We were seated next to each other at the dining table. He answered questions politely, self-assuredly, always taking care to refill glasses in the meantime. He was now living in this large Western capital, working for an investment company. He used to live in Shanghai, where he had also worked for some banking firm.
The conversation turned to China. Profitable? Yes. Stable? Difficult. Patent violations, and so forth. Society? Loud, chaotic, exciting.

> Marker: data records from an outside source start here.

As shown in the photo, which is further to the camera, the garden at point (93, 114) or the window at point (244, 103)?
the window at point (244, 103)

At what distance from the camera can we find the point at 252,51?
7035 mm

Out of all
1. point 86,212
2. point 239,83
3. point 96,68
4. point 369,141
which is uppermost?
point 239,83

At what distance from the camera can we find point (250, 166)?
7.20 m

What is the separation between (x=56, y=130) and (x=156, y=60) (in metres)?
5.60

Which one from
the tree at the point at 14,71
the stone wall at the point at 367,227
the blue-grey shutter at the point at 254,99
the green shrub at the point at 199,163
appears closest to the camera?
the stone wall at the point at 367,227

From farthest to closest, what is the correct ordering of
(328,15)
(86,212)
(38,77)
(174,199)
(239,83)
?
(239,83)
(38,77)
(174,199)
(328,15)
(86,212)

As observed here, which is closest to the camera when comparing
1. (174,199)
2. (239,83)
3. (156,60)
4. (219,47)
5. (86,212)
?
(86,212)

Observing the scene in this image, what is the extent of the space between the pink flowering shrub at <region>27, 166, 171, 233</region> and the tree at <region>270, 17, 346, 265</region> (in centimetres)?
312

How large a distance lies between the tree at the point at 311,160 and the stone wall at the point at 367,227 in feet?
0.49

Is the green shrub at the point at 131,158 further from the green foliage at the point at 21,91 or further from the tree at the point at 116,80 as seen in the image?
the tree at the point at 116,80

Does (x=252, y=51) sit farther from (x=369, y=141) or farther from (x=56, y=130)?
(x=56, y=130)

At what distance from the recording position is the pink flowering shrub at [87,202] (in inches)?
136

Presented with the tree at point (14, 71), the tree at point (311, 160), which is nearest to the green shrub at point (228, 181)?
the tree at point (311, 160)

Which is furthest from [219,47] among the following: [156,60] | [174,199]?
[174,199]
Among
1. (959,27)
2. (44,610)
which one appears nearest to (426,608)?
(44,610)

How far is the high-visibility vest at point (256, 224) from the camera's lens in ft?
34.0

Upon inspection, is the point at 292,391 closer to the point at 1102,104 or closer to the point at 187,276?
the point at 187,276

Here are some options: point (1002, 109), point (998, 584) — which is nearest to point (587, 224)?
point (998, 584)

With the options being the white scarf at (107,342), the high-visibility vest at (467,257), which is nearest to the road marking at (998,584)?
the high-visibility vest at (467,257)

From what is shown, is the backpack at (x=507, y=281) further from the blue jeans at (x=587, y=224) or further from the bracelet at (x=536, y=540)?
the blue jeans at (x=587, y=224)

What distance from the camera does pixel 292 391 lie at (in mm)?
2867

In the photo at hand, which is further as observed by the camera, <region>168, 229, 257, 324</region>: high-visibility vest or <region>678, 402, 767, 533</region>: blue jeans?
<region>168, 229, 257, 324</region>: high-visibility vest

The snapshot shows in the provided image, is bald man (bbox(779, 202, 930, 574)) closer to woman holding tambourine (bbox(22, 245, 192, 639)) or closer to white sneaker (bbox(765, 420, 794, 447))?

At some point, I turned sour. I had the vision of all these Western investment guys in Shanghai, young, rarely bearded, striped shirts, chatting away in bars, younger, beautiful Chinese women by their sides, chatting to each other in Cantonese or whatever. Two clouds of chatting adrift in the air, the one English and male, the other Chinese and female. No, it was not fair, I had never witnessed such situations in China. I haven’t been to China for ages, and have never even set foot to Shanghai. But I lived through many such evenings in Japanese towns, not with investment guys, but with English teachers. It made me bitter, sour, astringent, and I couldn’t help it, which increased my sense of despair. The silent rules, never to be uttered, never to be broken, never to be as much as ignored.
He talked about amusement in China, mentioning how the Chinese word for having a good time consisted of the characters for “heat” and “enjoyment”. As if that meant anything. I challenged him, threw Inuit snow hoaxes at him, culture and language, Sapir and Whorf, and so forth. I used words like “nonsense” and sentences like “the logic is flawed”.
His first reaction was astonishment, his second reaction was to ask for my linguistics credentials and offering his (studied linguistics at such-and-such, and may I ask where you …?). He used phrases like ”... but this theory went out already in the Sixties.” We went on for a while. I remember I tried to restrain myself for the sake of the other guests, but it might not have worked. We agreed in the end; I don’t remember on what.
For the rest of the evening, we politely engaged in conversations with other guests. We shook hands when we parted.